I donnot want say too much because I am not sure if I will be tracked if I host an opposite point of view of our media .
Bless our country.

February 4, 2006 @ 5:30 am | Comment

Welcome, and please comment freely – the CCP doesn’t care much about blogs in English.

You have to consider the trade-off. A free media may bring some “chaos,” but it is also proven to be the best tool for generating reform and justice – even in China, as the famous murder of Sun Zhigang showed.

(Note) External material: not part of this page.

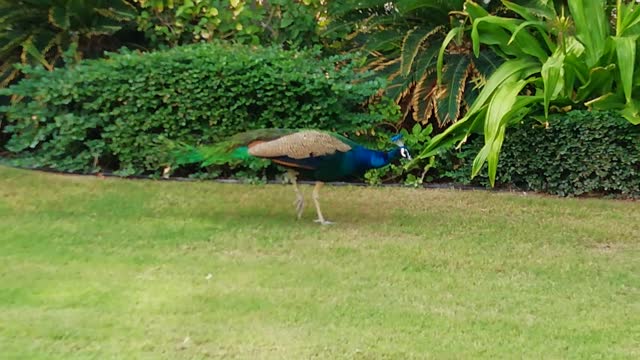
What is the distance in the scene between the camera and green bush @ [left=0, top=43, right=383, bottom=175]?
8789mm

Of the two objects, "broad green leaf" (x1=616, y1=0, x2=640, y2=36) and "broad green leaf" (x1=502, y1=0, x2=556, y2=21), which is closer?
"broad green leaf" (x1=616, y1=0, x2=640, y2=36)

This chaos is a small price to pay if it means reform of a repressive, tyrannical system that leads to systematic murder and unwarranted arrests of innocent civilians.

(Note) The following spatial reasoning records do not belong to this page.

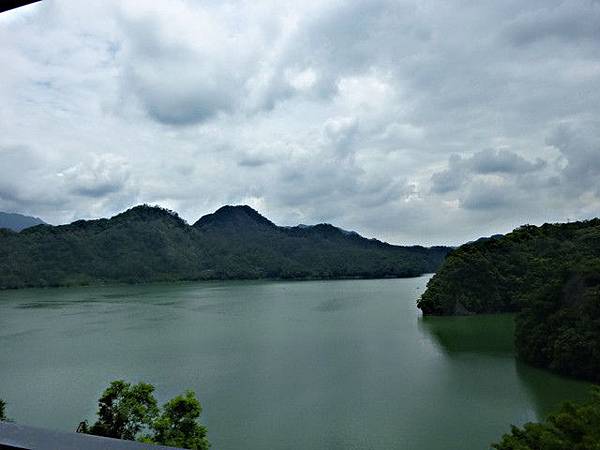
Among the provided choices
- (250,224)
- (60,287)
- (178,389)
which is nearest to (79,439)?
(178,389)

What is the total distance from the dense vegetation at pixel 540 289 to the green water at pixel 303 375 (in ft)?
3.15

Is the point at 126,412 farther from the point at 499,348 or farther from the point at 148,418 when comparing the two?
the point at 499,348

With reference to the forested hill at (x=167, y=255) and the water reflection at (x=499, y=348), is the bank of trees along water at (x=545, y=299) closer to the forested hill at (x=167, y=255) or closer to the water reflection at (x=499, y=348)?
the water reflection at (x=499, y=348)

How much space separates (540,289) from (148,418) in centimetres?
1518

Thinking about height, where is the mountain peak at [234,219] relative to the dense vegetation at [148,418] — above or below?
above

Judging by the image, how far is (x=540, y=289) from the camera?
17.4 meters

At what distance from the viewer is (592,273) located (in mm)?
15438

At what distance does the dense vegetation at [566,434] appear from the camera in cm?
535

February 4, 2006 @ 9:36 am | Comment

thankyou ,richard.yes ,you said it .it is proven to be the best tool for generating reform and justice .I even don’t think it will pay a small price .I said it is absolutely an excuse to assume the anarchy and chaos.If it will do some ‘side-effect’ I think the only rusult will be the shakening the role of the ccp which I described as the ccp’suiside and not the life of average people .So ,do you think it will commit suiside ?I think so mang people know the answer.I used to believe that our government will become better and better.But if you ask me if I love my country I can only tell you I love the people of our country.I think there are so mang people in china share the same idea with me .But you know stability and security is more impontant than freedom.
by the way ,richard,can you tell me some information about this chat-room.I am only a pedestrian here and where are you from ?thankyou

February 6, 2006 @ 3:16 am | Comment

richard,could understand the real meaning of stability and security is more impontant than freedom.